At the bottom of the picture, the interactive Python debugger box (ipdb) has opened. Here, you can type in the name of other variables to display their state.

When you’re finished with the ipdb, you can type:

  • C (or continue) to run the next cell
  • Exit
  • Cancel

How To Set A Breakpoint With The Debugger

You can use the Python debugger to set breakpoints in specific cells.

To do so, you should import the library at the top of your notebook or before you set the first breakpoint:

Import pdb

Then you can add breakpoints to specific areas with this line:

pdb.set_trace()

In the picture below, the last line will have a division by zero error. But before that line is executed, I have added a breakpoint with the set_trace method.

The notebook stops executing at the trace line and opens the interactive Python debugger command line. You can execute the next line by entering C or continue.

The Databricks Variable Explorer

Databricks rolled out the new Variable Explorer in May 2023 to assist in debugging.

Instead of typing in variable names in the Python debugger, you now have a visual tool to view all the variables. It displays on the right hand side of the screen.

It’s particularly useful for looking at DataFrames. The Visual Explorer doesn’t just give you a preview of the data, it lets you quickly explore the schema. This is very handy when dealing with a wide set of columns.

Other Databricks Tools For Debugging

You should get familiar with these tools within the Databricks environment.  They will be invaluable in your debugging efforts.

Spark Cluster UI

The easiest way to access the Spark UI when you’re working in your notebook, follow these steps:

  1. Expand the cluster dropdown in the top right of the page.
  2. Click on the attached cluster.
  3. Click on “Spark UI” in the menu.

This opens the Spark UI page in a separate tab.
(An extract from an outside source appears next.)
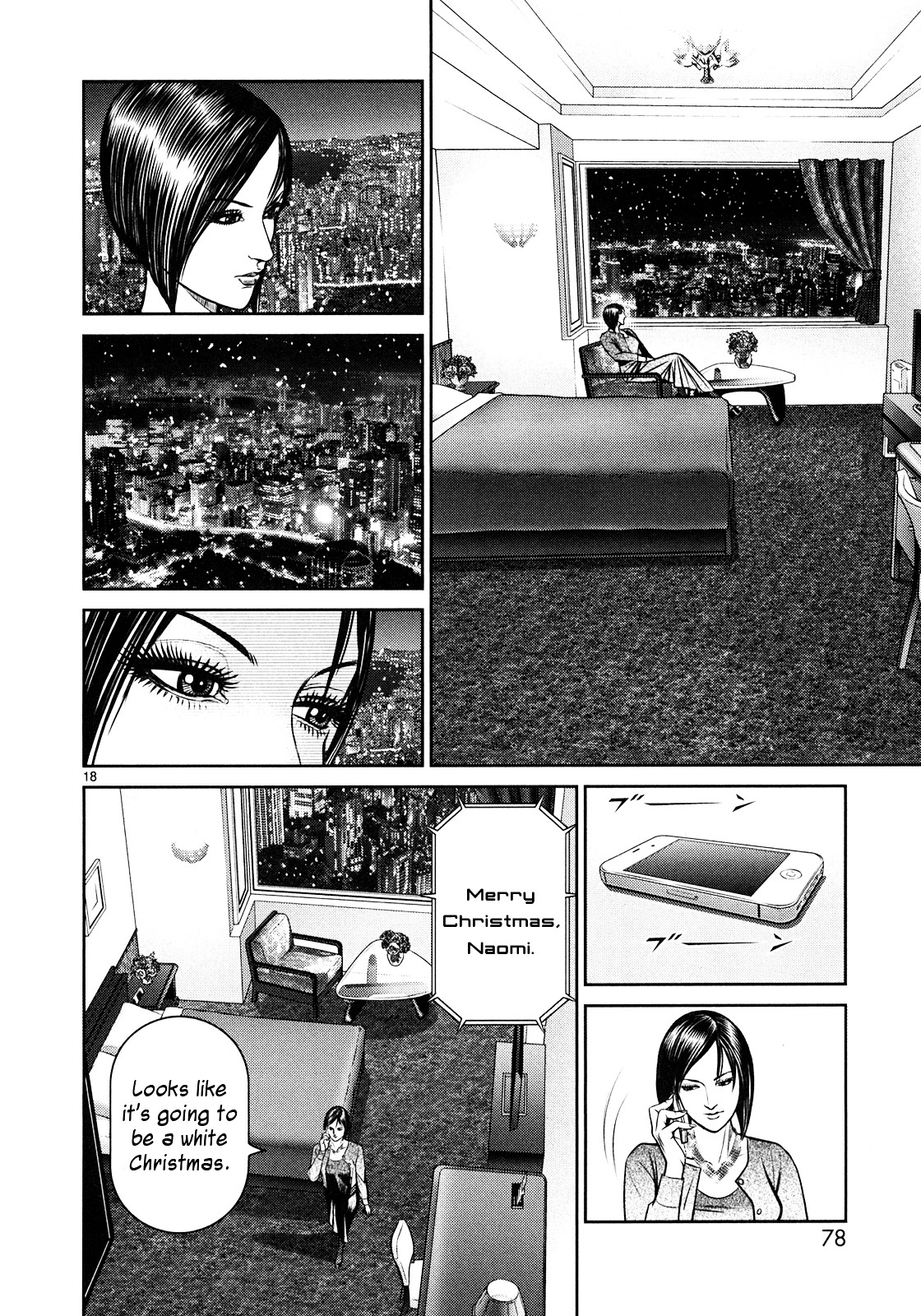 Babel (Inoue Noriyoshi) - Chapter 2 V2 : The Tragedy Of Christmas Eve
Here, you can view the details of your Spark job, including tasks, stages, and storage. You can also see if there are any failed tasks and inspect the error messages and logs for those tasks.

Cluster Event Logs

I showed in the previous section how to access the cluster detail page.

The cluster detail page has several tabs, including the Event Log. If you are experiencing cluster exceptions (e.g. loss of connection), you may get more detail here.

Alternatives To Using Databricks For Debugging

There are plenty of critics who consider the Databricks environment to be unsuitable for debugging a complex code base. They prefer to use the more extensive features and tools provided by IDEs like Visual Studio or PyCharm.

Personally, I think that most tasks required for moving and transforming data around the enterprise can be debugged within a notebook using the techniques described in this article.

However, complex requirements with lots of conditional logic and execution paths are probably not suitable for notebooks. They’ll work fine when running perfectly. It just takes too much labor and time to figure out what’s happening when they go wrong.

I suggest that this complex code is only prototyped in notebooks. Then it should be moved to versioned scripts that can be stepped through within IDEs with more sophisticated debugging features.